Seminar: "Prefetching for Database Memory Hierarchy Performance"

Shimin Chen

Carnegie Mellon University

Department of Computer Science

Faculty Host: Mark Corner

"Prefetching for Database Memory Hierarchy Performance"

Computer systems have enjoyed an exponential growth in processor speed for the last 20 years, while DRAM main memory speed improves only moderately. A cache miss to main memory takes hundreds of processor cycles today, and the gap between processor and DRAM speeds is increasing exponentially. Cache performance is especially critical for data-intensive applications whose data footprints cannot fit into the cache. Recent database performance studies have pointed out that about 50% or more of the execution time of database systems is often wasted due to cache misses.

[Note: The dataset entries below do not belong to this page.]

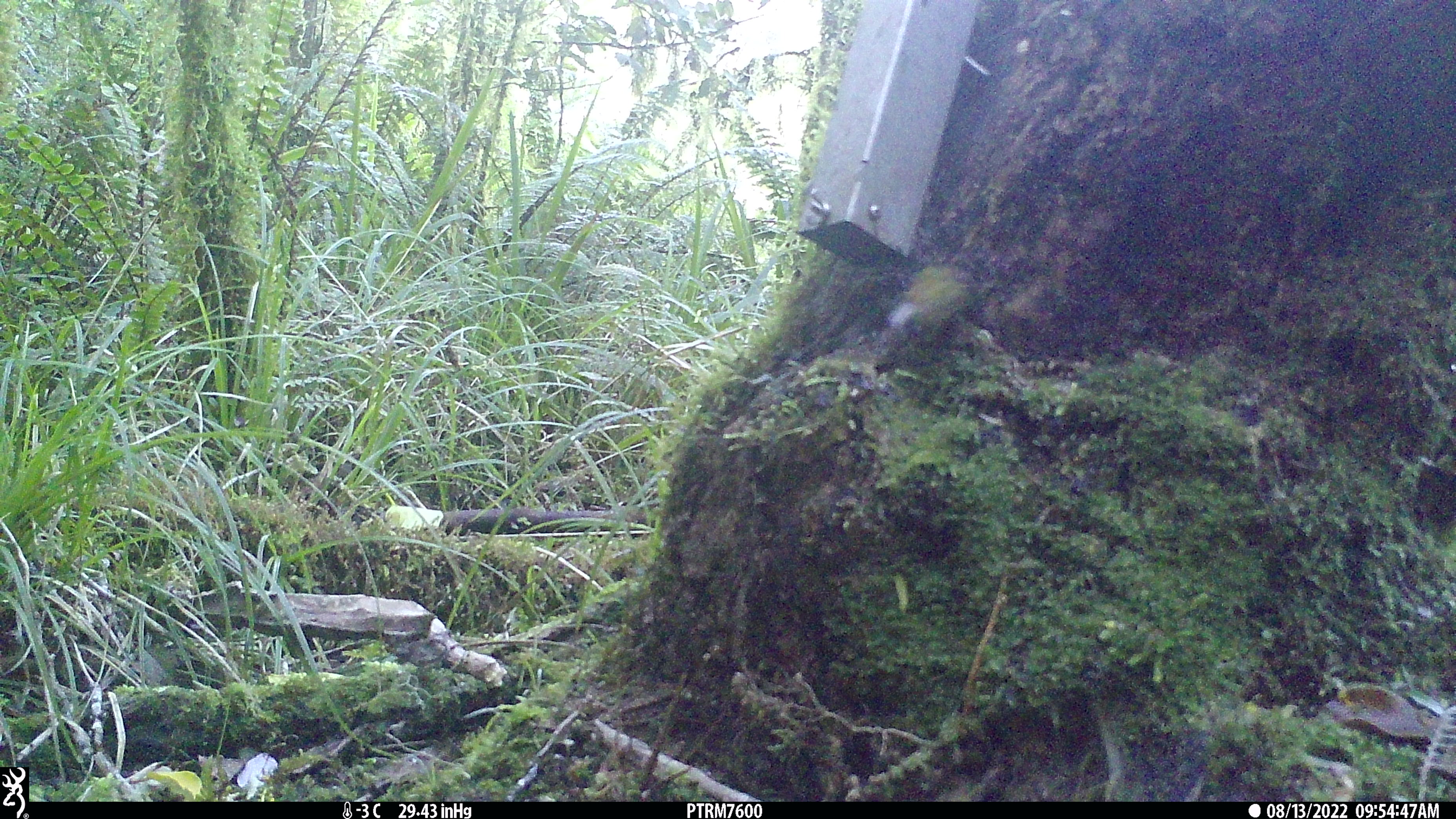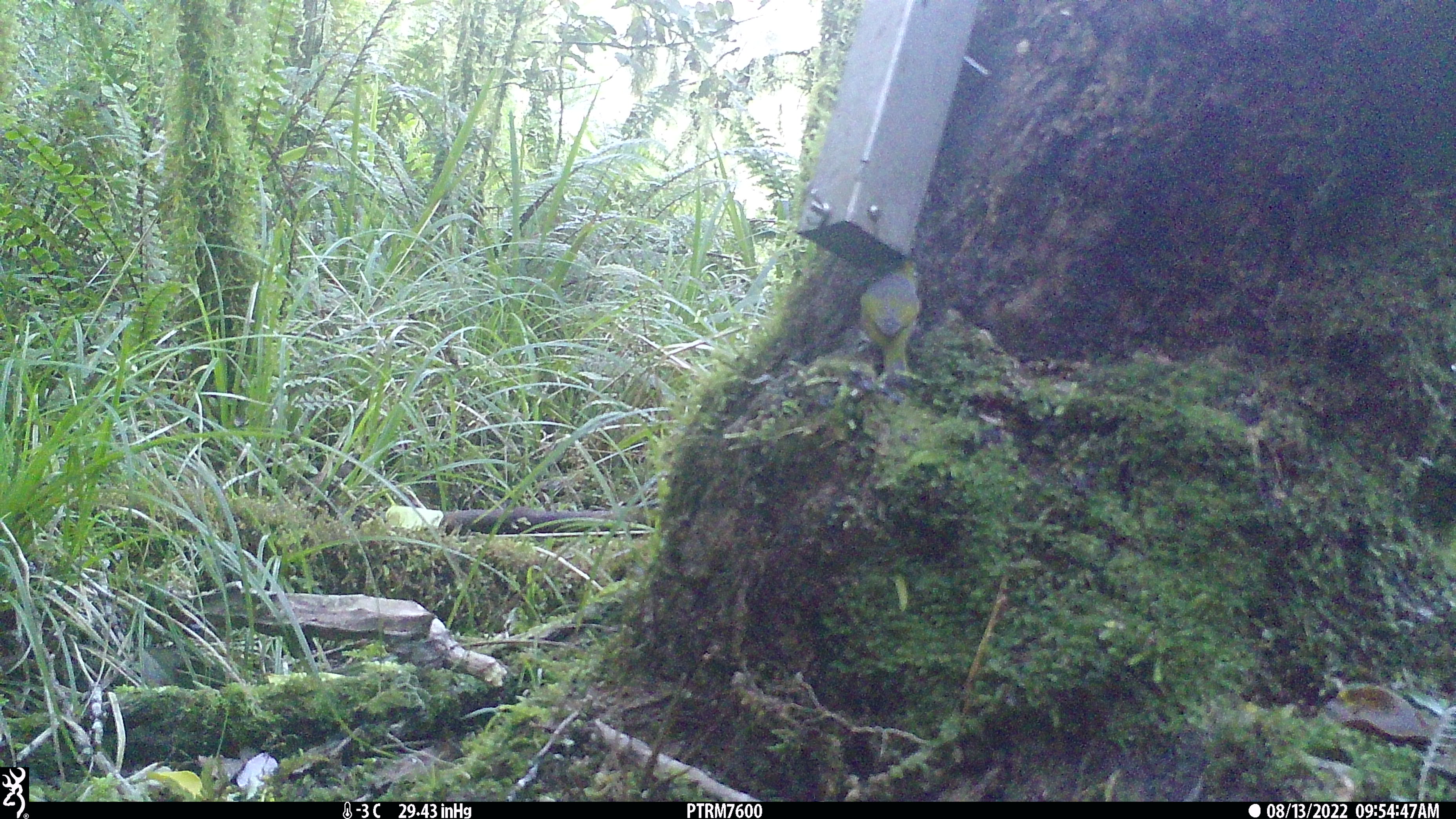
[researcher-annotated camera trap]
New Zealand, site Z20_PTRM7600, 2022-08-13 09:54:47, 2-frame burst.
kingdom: Animalia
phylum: Chordata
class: Aves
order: Passeriformes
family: Zosteropidae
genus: Zosterops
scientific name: Zosterops lateralis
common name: silvereye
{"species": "silvereye (Zosterops lateralis)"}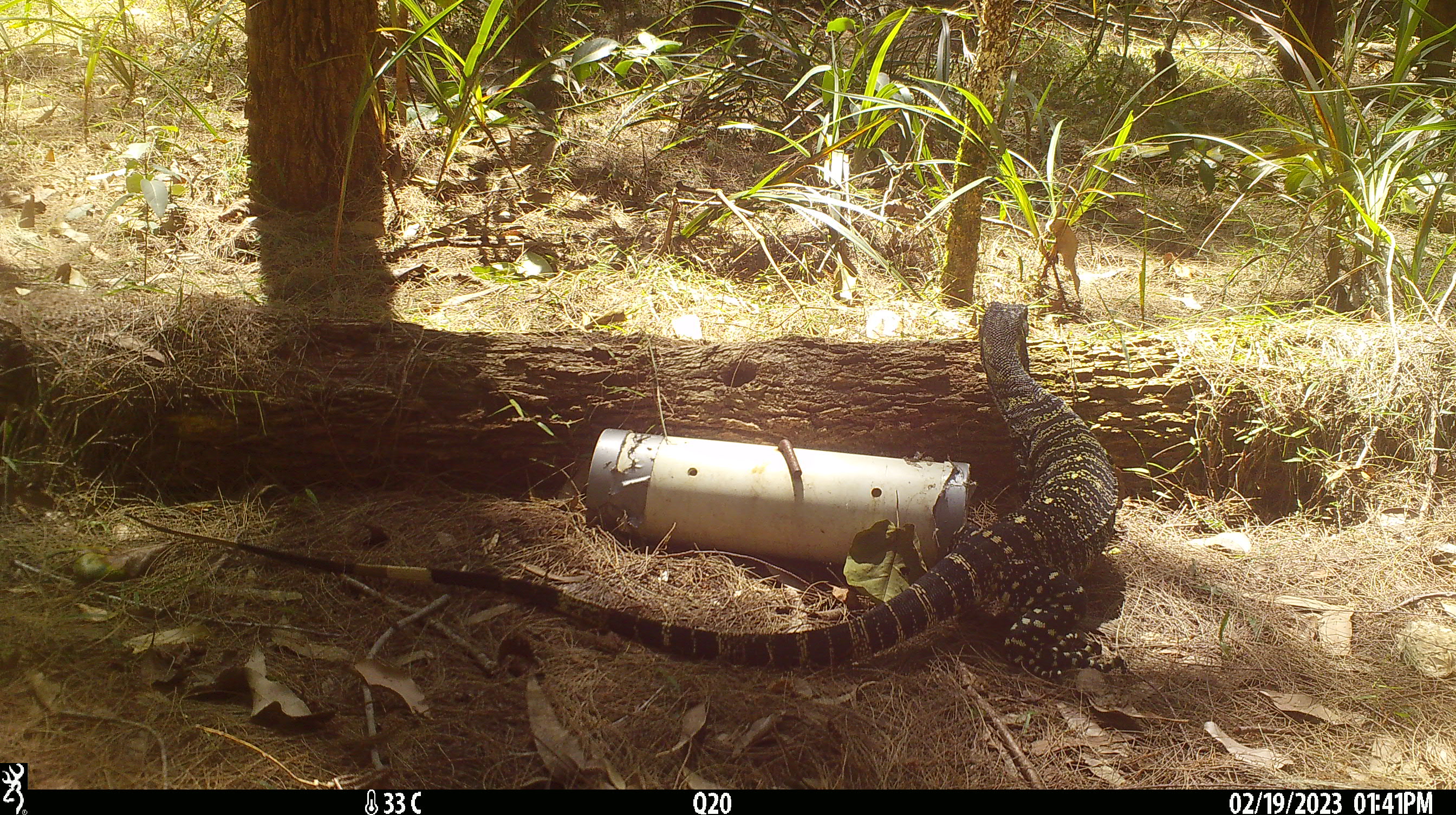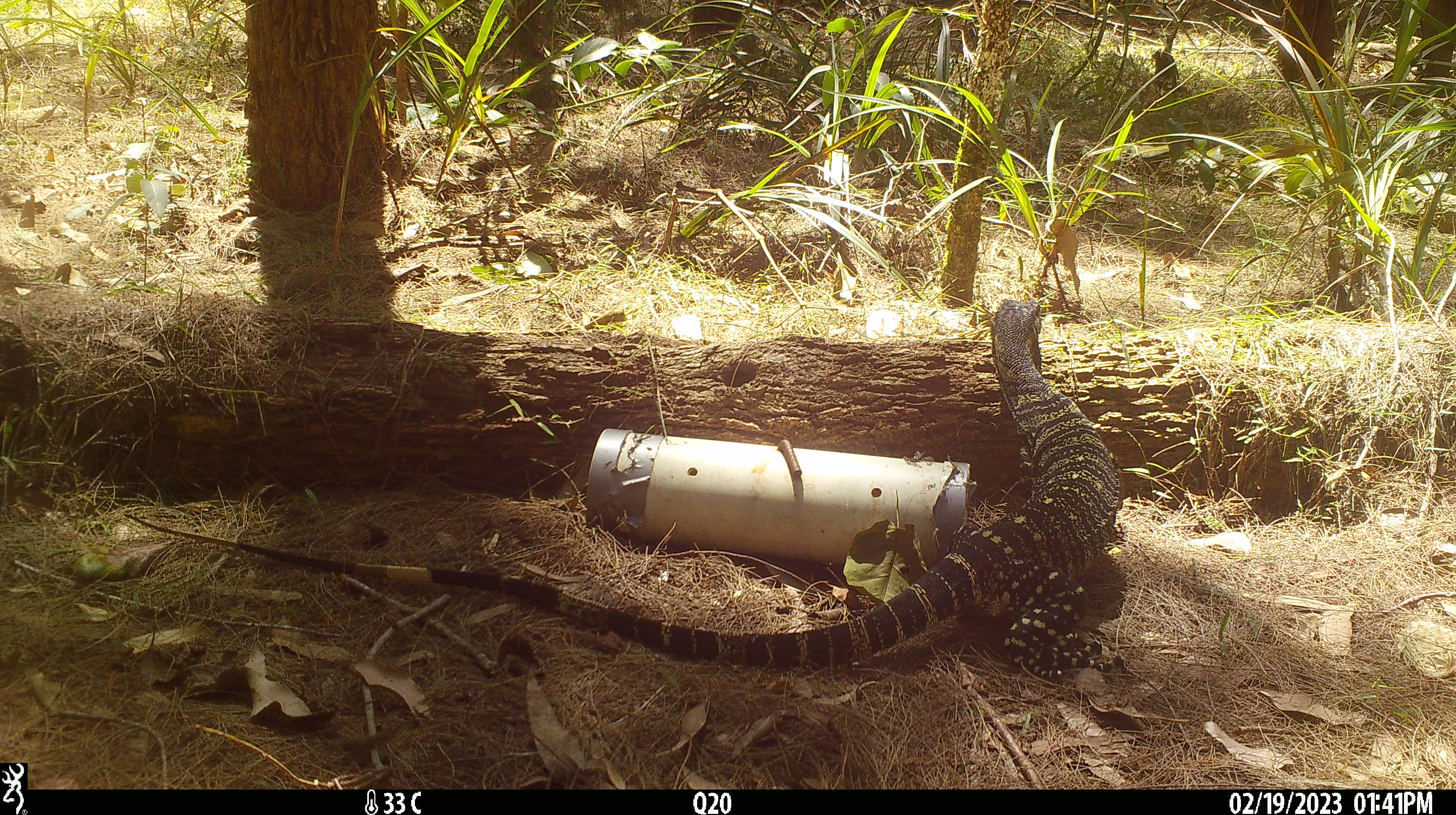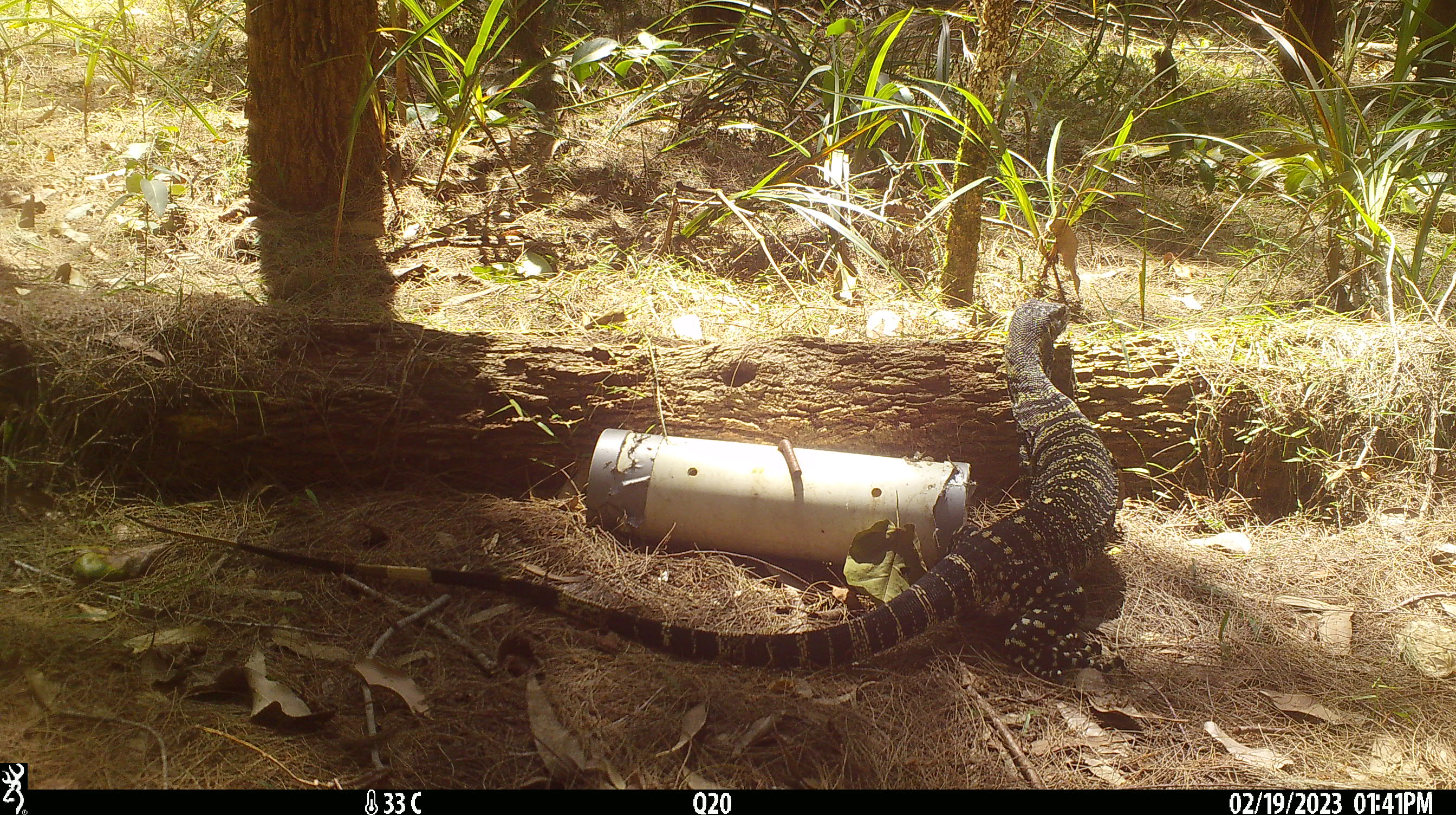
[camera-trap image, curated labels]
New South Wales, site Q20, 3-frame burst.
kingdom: Animalia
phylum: Chordata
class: Reptilia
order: Squamata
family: Varanidae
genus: Varanus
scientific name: Varanus varius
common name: lace monitor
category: goanna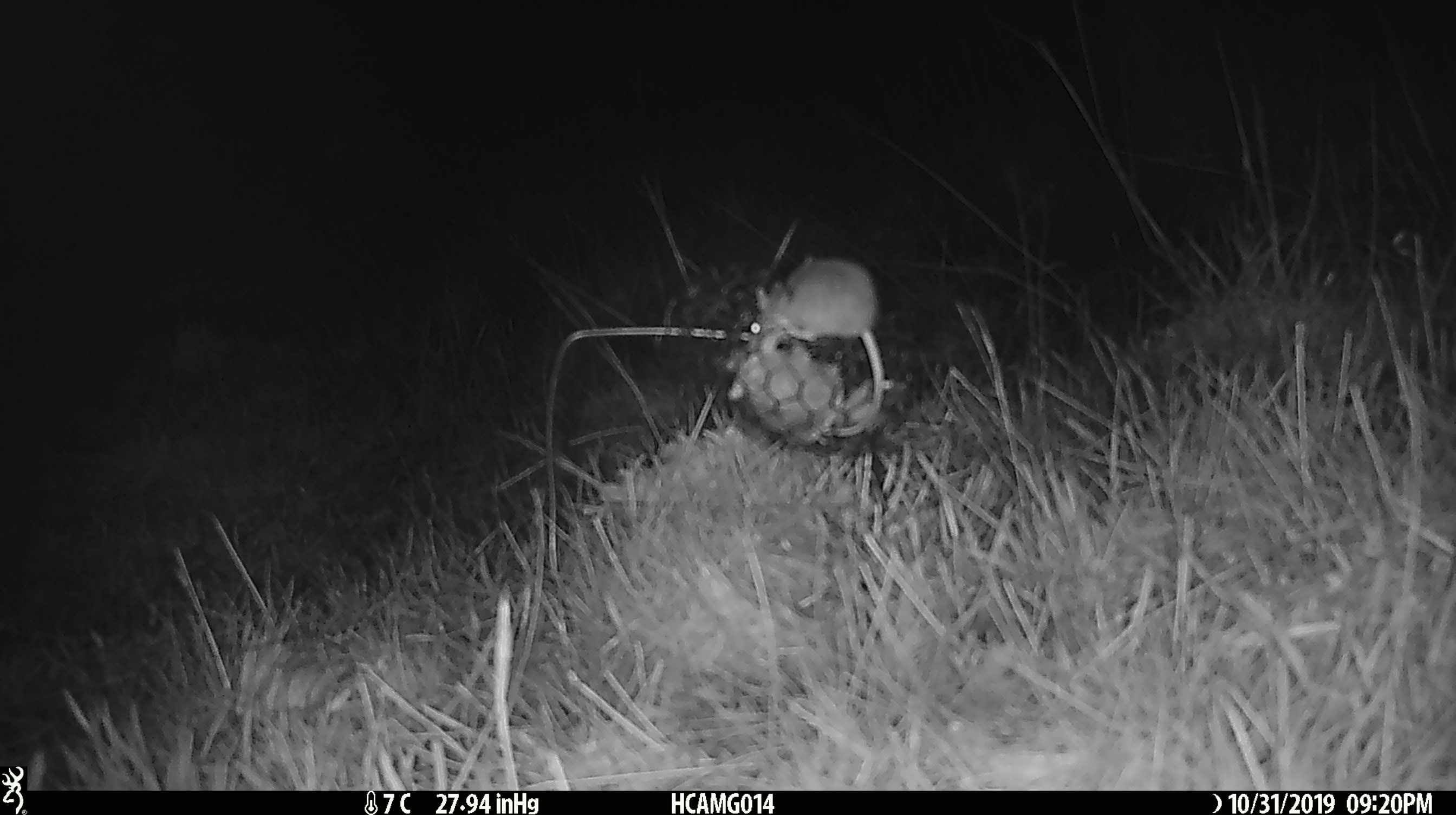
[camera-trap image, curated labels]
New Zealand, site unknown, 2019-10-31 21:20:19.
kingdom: Animalia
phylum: Chordata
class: Mammalia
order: Rodentia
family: Muridae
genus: Mus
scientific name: Mus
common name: mouse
Mouse (Mus).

I exploit the use of software prefetch instructions supported by most modern processors to improve the CPU cache performance for relational database systems. By overlapping cache misses with computations and other misses, prefetching can benefit all kinds of cache misses including cold misses. Since prefetching for sequential accesses to arrays has already been well studied before, I focus on important structures and algorithms containing more intriguing, non-contiguous memory access patterns: the B+-Tree index, and the hash join algorithm. In this talk, I will present novel prefetching techniques for B+-trees and hash joins. I will report on the results of extensive performance studies, demonstrating the dramatic performance improvements of the prefetching techniques over traditional algorithms and other cache friendly schemes.

Refreshments at 3:30 p.m. in the atrium, outside the presentation room.